Découvrons les 31 phares algériens avec les photos de Zinedine Zebar qui s’est baladé le long des côtes, des frontières avec la Tunisie jusqu’à celles du Maroc, en barque ou à pied et même en hélicoptère. Un beau livre est en préparation chez Casbah éditions pour septembre, avec des textes du journaliste et auteur Mohamed Balhi. Ici, Zinou, le photographe, commente ses images. Suivons le guide :
L’idée de travailler sur les phares m’est venue à Annaba. Au bout d’une jolie promenade, je suis tombé sur ce beau phare du Cap de Garde, à l’ouest de la ville, qui date de 1908. Je me suis dit : pourquoi ne pas faire une série de photos sur les phares en Algérie ? C’est un beau patrimoine à l’abandon, et je ne comprends pas pourquoi on n’organise pas des visites, des itinéraires pour découvrir ces merveilles.
Les premiers phares construits en Algérie sont à l’ouest, du fait des besoins militaires de la conquête coloniale. Ensuite, on a construit des phares de l’Est. En 1861, le premier phare a été construit à Ténés (Chlef), plus précisément à Sidi Merouane, presque au centre de nos côtes. Aujourd’hui, c’est l’Office national des signaux maritimes qui gère la majorité des phares, d’autres sont sous la responsabilité de la marine militaire.
Le phare de Cap Caxine, à Aïn Bénian (ouest d’Alger), est un beau bâtiment. Mais regardez autour, sur cette côte, le nombre de constructions illicites ou anarchiques qui défigurent le site. C’est aujourd’hui un supposé musée où sont exposés les matériels, les vieilles radios, les outils du phare. A l’intérieur, il y a des chambres très belles (occupées jadis par le responsable du phare et ses employés), on pourrait même en faire un superbe hôtel. Mais il est interdit d’accès au public ! Il vous faut « l’autorisation », comme toujours.
J’ai pris des photos de certains phares depuis une barque, car l’accès était difficile ou pénible, comme celui-ci, mon préféré. Le Cap de l’Aiguille se trouve à Cristel, à l’est d’Oran, au bout d’une falaise et il faut marcher longtemps pour l’atteindre. Il est placé sur un site magnifique, ouvert sur un beau panorama. Cristel est un ancien port colonial de pêche : les colons sont partis, les pêcheurs sont toujours là, mais il n’y a plus de poissons ! Il y a même, encore, des rails qui montent de la plateforme d’accostement vers le phare pour transporter, à l’époque, le ravitaillement et le matériel. Et il y a encore pas longtemps de ça, des touristes espagnols y accostaient pour admirer la bâtisse. On pouvait même y loger les visiteurs dans des petites maisons attenantes au phare. Mais elles ont été détruites depuis.

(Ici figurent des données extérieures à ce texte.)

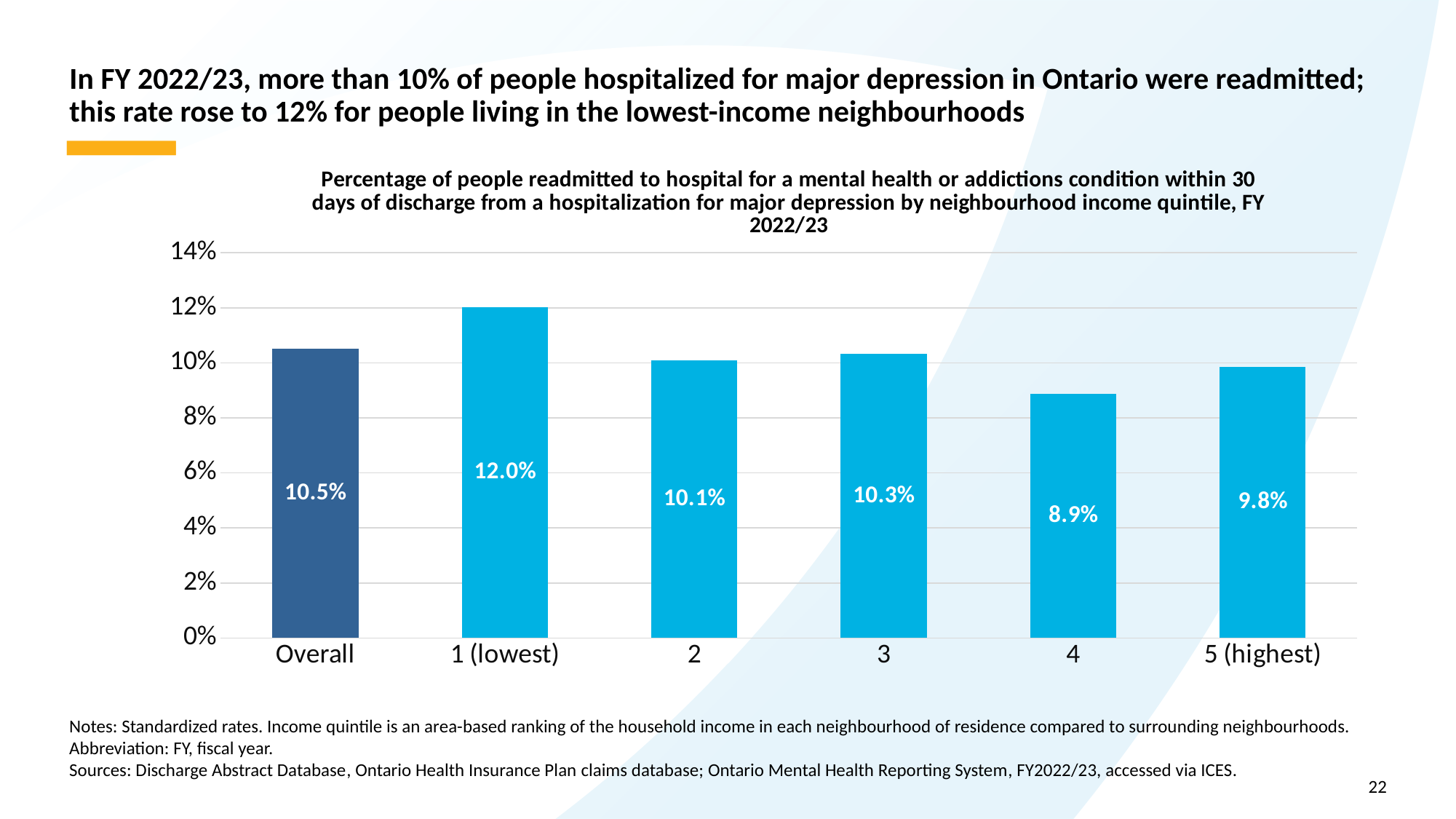
Which has a higher readmission percentage, quintile 2 or quintile 3? 3 What is the readmission percentage for income quintile 5 (highest)? 9.8% Which bar is shown in a darker blue colour than the others? Overall What is the readmission percentage for the Overall category? 10.5% Which category has the lowest readmission percentage? 4 What is the readmission percentage for income quintile 1 (lowest)? 12.0% What kind of chart is shown on the slide? Bar chart How many bars are shown in the chart? 6 Is the value for quintile 4 greater or less than 10%? less What is the difference in percentage points between quintile 1 (lowest) and quintile 5 (highest)? 2.2 What is the readmission percentage for income quintile 4? 8.9% Which category has the highest readmission percentage? 1 (lowest)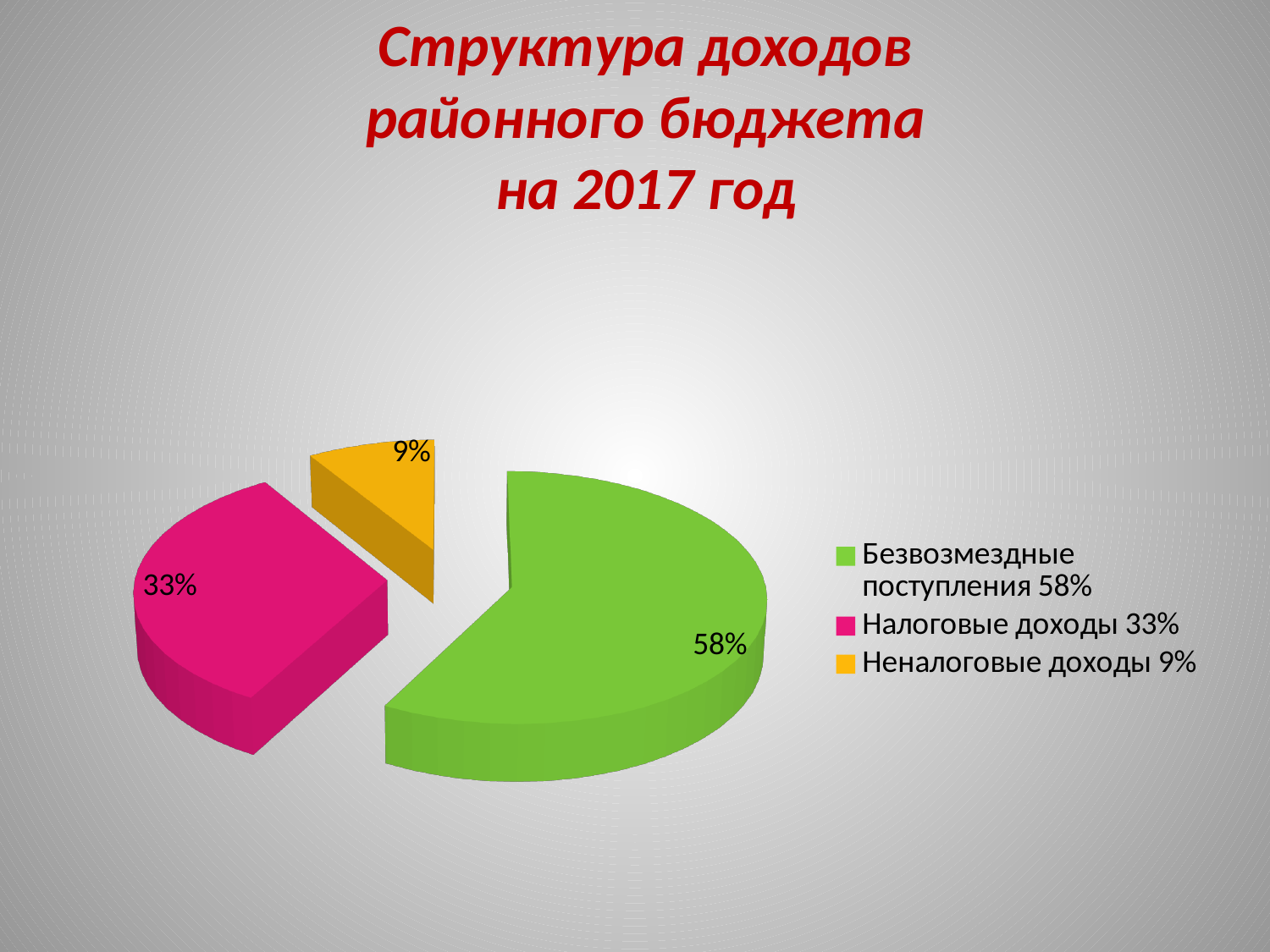
What share of the pie does Неналоговые доходы have? 9% Which is larger, Налоговые доходы or Неналоговые доходы? Налоговые доходы What kind of chart is shown on the slide? pie chart What colour is the slice for Налоговые доходы? pink What is the difference in percentage points between Безвозмездные поступления and Налоговые доходы? 25 What share of the pie does Безвозмездные поступления have? 58% What share of the pie does Налоговые доходы have? 33% Which category has the smallest slice of the pie? Неналоговые доходы What is the title of the slide? Структура доходов районного бюджета на 2017 год What is the difference in percentage points between Налоговые доходы and Неналоговые доходы? 24 Which category has the largest slice of the pie? Безвозмездные поступления How many slices does the pie chart have? 3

Le phare du Cap Carbon à Béjaïa est le plus haut phare du monde par rapport au niveau de la mer (220 m) et c’est, en plus, une magnifique bâtisse. Ce qu’on ne sait pas c’est qu’il est doublé d’un petit phare, en bas de la falaise, qui sert à le relayer en cas de panne.
Sur les îles Habibas (Oran), j’ai pu travailler dans ce phare grâce aux militaires de la marine qui m’ont accompagné. L’accès est très réglementé parce que c’est un site naturel très fragile, abri des oiseaux migrateurs et d’une beauté incroyable. Il y a quelques temps, on pouvait y accéder librement, mais l’incivisme de certains visiteurs a poussé les autorités à en limiter l’accès. C’est désormais un site protégé. Il a, d’ailleurs, souvent été difficile pour moi de prendre des photos, parce que les gardiens qui sont en poste dans ces phares m’en refusaient l’accès.
A Dellys (Est d’Alger), le phare du Cap Bengut, ou « Bordj el Fnar », datant de 1881, a été abîmé par un attentat en 1994 et a été ensuite fragilisé par le séisme de 2003. Un nouveau phare a été construit à côté dans les années 2000 par une société bosniaque.
Le phare de l’Amirauté d’Alger n’a plus de fonction maritime, il a été transformé par l’armée en poste de télécommunication. Il est, relativement, en bon état. Regardez au pied du phare : au sein de la construction arrondie et surmontée de tuiles, il y a une ancienne synagogue, encore en bon état ! Et juste à côté, une petite mosquée fréquentée par les militaires de la marine aujourd’hui. En fait, ce phare d’Alger a une longue histoire, qui commence avec les Phéniciens et se poursuit durant la Reconquista. C’était une partie du Penon espagnol que les Barberousse avaient détruit.